Records provided:
-------

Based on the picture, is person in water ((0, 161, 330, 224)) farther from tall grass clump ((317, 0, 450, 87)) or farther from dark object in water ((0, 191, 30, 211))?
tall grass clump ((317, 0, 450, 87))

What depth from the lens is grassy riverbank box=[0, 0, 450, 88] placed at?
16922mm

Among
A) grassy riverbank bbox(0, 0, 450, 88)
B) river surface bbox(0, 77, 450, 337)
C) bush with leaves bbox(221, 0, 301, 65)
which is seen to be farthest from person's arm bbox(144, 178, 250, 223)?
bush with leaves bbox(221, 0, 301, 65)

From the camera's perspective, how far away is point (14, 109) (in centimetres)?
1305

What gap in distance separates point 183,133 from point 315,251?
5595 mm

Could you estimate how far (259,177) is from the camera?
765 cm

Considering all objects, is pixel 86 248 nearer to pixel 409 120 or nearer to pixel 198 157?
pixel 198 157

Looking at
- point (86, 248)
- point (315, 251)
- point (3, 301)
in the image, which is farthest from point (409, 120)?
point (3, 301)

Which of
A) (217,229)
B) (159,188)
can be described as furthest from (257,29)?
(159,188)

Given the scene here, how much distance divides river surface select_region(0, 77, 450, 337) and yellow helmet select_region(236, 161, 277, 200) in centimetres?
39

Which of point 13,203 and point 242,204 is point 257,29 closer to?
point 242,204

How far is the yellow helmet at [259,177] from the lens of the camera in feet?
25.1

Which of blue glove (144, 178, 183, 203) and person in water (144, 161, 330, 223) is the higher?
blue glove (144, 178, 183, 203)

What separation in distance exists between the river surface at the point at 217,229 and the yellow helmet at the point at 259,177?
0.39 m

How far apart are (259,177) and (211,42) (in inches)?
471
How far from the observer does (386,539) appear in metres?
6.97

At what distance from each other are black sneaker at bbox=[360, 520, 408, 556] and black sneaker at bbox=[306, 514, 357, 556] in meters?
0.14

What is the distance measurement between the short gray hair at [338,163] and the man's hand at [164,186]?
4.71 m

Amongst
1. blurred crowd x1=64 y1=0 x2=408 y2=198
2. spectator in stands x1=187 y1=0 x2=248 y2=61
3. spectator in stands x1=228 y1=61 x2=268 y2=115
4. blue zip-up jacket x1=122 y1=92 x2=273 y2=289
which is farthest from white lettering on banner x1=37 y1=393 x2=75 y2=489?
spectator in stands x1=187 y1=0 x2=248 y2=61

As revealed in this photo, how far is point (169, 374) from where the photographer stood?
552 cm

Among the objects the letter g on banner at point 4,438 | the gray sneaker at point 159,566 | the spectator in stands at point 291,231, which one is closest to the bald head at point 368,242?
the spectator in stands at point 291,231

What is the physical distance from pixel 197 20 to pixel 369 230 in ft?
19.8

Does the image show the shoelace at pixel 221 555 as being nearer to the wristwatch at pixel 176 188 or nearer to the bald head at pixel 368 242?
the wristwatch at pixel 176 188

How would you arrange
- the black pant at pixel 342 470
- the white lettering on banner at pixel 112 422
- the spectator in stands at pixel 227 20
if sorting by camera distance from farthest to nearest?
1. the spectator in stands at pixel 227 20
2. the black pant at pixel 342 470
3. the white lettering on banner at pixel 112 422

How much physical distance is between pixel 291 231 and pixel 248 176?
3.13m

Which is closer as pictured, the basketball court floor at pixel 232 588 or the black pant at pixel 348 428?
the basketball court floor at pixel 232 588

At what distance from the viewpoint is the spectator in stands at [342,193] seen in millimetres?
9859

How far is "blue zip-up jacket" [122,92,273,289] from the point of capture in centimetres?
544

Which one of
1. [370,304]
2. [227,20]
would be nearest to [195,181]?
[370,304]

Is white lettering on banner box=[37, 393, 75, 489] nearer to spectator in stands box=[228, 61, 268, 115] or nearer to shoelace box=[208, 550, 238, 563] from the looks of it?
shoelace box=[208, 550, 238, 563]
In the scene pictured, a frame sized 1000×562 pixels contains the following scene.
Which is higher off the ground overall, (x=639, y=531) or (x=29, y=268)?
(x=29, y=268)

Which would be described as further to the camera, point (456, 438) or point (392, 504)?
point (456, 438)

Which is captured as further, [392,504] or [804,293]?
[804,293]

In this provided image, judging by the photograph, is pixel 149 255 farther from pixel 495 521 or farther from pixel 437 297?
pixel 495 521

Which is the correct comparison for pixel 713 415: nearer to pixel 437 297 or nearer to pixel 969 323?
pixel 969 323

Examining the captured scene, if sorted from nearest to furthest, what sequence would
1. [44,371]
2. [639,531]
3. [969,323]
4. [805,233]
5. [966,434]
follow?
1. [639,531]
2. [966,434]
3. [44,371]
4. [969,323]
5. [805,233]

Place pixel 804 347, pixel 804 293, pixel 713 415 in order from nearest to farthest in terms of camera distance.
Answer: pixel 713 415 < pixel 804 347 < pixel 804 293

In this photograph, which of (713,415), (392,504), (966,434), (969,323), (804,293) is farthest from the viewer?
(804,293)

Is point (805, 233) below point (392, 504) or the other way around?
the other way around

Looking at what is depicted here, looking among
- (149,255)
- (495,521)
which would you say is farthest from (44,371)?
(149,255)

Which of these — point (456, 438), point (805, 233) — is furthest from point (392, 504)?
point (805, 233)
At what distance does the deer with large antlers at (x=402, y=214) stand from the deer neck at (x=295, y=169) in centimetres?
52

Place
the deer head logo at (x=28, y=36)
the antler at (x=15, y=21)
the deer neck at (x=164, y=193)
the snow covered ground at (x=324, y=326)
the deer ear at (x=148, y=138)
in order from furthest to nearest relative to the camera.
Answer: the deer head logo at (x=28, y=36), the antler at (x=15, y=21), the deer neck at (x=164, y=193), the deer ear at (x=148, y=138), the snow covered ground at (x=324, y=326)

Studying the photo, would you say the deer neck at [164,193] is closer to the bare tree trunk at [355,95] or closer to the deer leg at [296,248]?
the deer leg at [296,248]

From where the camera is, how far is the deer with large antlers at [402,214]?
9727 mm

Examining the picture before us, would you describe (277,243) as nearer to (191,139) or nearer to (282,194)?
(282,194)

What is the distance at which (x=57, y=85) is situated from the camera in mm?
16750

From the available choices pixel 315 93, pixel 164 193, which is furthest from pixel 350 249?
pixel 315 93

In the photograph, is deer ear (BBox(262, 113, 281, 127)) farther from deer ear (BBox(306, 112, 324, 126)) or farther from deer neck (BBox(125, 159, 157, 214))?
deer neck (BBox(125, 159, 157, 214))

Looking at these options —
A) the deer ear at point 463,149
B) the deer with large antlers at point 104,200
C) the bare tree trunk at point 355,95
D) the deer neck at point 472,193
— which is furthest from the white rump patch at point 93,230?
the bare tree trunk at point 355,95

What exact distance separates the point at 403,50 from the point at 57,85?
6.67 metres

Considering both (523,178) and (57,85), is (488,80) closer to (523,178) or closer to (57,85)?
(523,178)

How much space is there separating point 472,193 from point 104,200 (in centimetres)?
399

-------

Goal: Repeat the stretch of the data from the line containing "How much space" through the end, word for word.

Solution for this exercise:
How much space is there separating point 472,193 from point 104,200 (in centimetres)?
399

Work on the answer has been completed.